The Tea Party was successful in establishing an effective grassroots operation that included an on-the—ground type of mobilization that was sorely lacking on the political right. Beyond the local level, third-party groups – national organizations, advocacy groups, and policy institutes, along with sympathetic acolytes in the media (TV, radio, and Internet based forums) – gave the Tea Party a national platform to spread its message. The entry of these third-party groups, however, served to marginalize the Tea Party’s authenticity to a point. FreedomWorks and Americans for Prosperity (two groups that grew out of the breakup of Citizens for a Sound Economy, a 30-year-old research institute that was heavily infused with financing from the Koch brothers) quickly entered the Tea Party fray and were seen by some as co-opting the ‘spontaneous’ movement (p. 104).
Skocpol and Williamson concede that the Republican wins at the 2010 midterm elections need not be reduced to the Tea Party’s involvement. Historically, of course, the party in power usually loses seats during the midterm election cycle. The quantitative extent to which the GOP gained seats, however, was incumbent on the Tea Party’s reinvigoration of the Republican Party after its massive defeat just two years earlier (p. 160).

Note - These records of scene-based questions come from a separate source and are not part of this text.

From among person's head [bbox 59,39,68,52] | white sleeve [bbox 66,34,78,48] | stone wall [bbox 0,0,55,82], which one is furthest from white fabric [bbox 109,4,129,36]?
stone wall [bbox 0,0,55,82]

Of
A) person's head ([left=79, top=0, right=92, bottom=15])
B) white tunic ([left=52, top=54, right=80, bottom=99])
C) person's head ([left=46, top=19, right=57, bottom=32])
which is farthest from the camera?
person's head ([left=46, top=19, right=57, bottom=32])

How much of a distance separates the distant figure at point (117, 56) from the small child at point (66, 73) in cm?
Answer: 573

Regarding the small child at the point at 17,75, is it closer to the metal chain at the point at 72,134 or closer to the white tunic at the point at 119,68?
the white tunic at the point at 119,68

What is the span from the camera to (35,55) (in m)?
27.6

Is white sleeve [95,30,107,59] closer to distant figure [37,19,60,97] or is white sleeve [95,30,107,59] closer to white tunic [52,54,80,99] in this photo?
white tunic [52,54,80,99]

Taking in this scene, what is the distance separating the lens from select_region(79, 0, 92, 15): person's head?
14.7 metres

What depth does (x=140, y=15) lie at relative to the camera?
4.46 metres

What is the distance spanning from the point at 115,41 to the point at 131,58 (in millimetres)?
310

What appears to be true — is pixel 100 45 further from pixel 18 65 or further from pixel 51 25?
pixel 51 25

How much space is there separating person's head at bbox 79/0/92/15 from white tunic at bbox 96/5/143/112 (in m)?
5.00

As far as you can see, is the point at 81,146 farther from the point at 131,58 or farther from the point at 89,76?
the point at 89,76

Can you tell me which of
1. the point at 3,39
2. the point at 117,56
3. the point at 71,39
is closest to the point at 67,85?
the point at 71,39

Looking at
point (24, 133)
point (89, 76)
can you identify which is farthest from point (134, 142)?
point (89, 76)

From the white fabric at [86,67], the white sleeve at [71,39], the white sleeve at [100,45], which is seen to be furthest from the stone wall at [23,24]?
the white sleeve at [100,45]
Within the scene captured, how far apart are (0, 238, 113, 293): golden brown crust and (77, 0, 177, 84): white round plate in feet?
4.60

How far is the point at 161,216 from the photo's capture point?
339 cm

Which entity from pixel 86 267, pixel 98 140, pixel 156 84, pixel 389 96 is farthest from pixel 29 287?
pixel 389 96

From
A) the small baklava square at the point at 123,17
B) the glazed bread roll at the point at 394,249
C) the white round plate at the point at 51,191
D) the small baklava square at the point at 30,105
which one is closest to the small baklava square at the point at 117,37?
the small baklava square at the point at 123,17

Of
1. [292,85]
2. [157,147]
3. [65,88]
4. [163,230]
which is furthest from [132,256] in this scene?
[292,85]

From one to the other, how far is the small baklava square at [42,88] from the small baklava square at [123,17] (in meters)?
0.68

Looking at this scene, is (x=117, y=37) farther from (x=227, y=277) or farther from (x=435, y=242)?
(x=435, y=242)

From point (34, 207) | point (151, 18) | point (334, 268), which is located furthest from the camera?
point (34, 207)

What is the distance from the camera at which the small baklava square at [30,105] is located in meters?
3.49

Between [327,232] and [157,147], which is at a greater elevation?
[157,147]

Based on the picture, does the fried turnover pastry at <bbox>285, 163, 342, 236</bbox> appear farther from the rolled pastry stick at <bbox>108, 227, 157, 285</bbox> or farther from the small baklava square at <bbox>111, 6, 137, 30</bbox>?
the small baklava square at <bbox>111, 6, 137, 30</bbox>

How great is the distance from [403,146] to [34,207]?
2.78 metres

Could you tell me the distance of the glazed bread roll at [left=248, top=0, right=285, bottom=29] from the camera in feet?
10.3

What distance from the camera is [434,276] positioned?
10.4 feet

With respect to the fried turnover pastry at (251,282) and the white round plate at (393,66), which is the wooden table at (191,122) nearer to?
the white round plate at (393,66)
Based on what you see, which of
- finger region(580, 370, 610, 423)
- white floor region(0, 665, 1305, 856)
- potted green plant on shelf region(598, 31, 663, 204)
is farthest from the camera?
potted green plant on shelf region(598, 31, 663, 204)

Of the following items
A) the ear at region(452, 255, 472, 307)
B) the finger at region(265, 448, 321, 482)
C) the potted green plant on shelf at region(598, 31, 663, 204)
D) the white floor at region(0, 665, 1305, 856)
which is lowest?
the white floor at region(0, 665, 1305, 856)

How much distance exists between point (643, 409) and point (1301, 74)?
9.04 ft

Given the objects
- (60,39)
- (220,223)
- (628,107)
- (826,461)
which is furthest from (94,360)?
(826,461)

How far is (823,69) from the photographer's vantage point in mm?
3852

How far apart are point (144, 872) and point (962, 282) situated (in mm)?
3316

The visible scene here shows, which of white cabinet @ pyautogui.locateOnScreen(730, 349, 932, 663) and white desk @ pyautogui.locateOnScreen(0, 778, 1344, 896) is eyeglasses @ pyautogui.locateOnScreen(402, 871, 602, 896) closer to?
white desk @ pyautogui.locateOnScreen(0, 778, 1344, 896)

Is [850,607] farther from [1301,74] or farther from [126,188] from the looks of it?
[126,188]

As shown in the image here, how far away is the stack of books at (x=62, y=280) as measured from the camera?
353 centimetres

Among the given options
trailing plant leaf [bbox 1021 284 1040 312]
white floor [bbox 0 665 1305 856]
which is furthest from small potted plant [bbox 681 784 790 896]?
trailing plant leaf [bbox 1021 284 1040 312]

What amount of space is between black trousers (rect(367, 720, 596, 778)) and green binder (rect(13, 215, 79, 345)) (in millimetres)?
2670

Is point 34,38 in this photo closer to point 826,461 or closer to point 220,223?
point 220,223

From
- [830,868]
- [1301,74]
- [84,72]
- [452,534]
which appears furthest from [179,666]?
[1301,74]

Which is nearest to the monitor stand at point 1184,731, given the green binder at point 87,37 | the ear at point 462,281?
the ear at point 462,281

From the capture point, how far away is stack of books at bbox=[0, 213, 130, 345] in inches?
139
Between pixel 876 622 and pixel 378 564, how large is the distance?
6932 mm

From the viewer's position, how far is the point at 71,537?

What are the consequences of the Tea Party for the Republican Party? Electoral victories via the Tea Party influence in the 2010 midterm elections proved to be a double-edged sword for the GOP. While the Republican Party gained large numbers in both houses of Congress, it came at a price. Indeed, the Tea Party did not rest on their laurels in the post-2010 trouncing. They transitioned into a watch dog organization, whose ultra-conservative political program did not differentiate a Democrat from what they saw as wayward Republicans (p. 178). This intraparty realignment portends difficulty for the GOP in brokering deals within the House and Senate. As Skocpol and Williamson point out, the Tea Party has a ‘self-centered understanding of democracy … government by and for the Tea Party’ standing as their creed (p. 183). This egotistical conception of governance does not parlay into the political process which relies on logrolling to avoid legislative deadlock.
What is the future of the Tea Party? In closing their work, authors Skocpol and Williamson characterize the Tea Party as a ‘generationally bounded variant of long-standing forms of conservative populism in America’ (p. 205). If this is indeed the case, asking whether the Tea Party will remain a vital force in American politics may miss the point. The Tea Party, as a link in a conservative populist continuum, is here to stay. 1 This will surely become more evident in our ever-increasingly diversified American landscape. As such, this volume serves as both a much-needed primer as well as a thoughtful reminder, in light of the upcoming elections, to understanding the Tea Party phenomenon not only in theory but also in practice.